Determine the use of community or online resources such as Parent to Parent.

• Assess the need for social work involvement for parental support
• Consider a referral for home nursing if needed²

Challenges in Diagnosis

Rarity of the Condition

BABS is very rare, so many doctors may not know about it, causing delays in diagnosis.

Similar Symptoms with Other Disorders

Symptoms like developmental delays and hair loss are common in many disorders, making it hard to pinpoint BABS without genetic testing.

Non-specific Symptoms

Symptoms such as developmental delays, low muscle tone, and unusual facial features are seen in many conditions, which can lead to misdiagnosis.

Access to Genetic Testing

Not all patients can easily access the specific genetic tests needed to diagnose BABS due to costs and availability.

Variable Symptoms

The severity and type of symptoms can vary widely among individuals with BABS, making it hard to recognize the syndrome consistently.

Lack of Awareness

Because BABS is so rare, both doctors and the general public may not know much about it, leading to fewer diagnoses.

Need for Multiple Specialists

Diagnosing BABS often requires different types of doctors, such as neurologists and geneticists, which can be difficult to coordinate.

No Standard Diagnostic Criteria

There are no set guidelines for diagnosing BABS, making it harder for doctors to identify it based on symptoms alone.

Early Symptoms

Some symptoms appear very early in life, before more specific signs like hair loss, which can delay diagnosis.

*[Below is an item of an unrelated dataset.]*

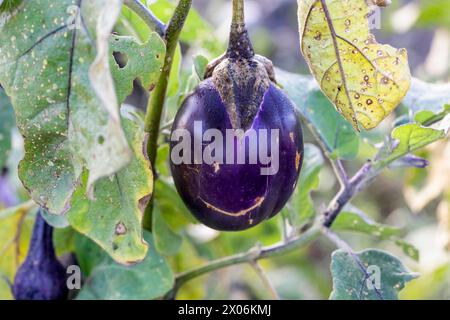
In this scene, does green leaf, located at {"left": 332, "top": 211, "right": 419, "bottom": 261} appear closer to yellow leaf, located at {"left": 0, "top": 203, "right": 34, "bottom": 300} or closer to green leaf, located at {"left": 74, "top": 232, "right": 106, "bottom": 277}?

Psychiatric and Behavioral Symptoms

Conditions like ADHD and autism, which are common in BABS, can mask the underlying genetic cause and delay proper diagnosis.⁶

Summary

Bachmann-Bupp Syndrome (BABS) is a rare genetic disorder caused by mutations in the ODC1 gene, leading to the buildup of the enzyme ornithine decarboxylase in cells. This results in a range of symptoms, including distinctive hair loss (alopecia), significant developmental delays, reduced muscle tone (hypotonia), nonspecific physical abnormalities, and behavioral issues such as autism and ADHD.

Patients often face feeding difficulties and may have an unusually large head size (macrocephaly) and body size (macrosomia) in early infancy. Diagnosing BABS can be tough because it’s so rare and shares symptoms with other conditions, requiring specialised genetic tests. However, early understanding and diagnosis of BABS can make a big difference, helping families get the right care and support they need.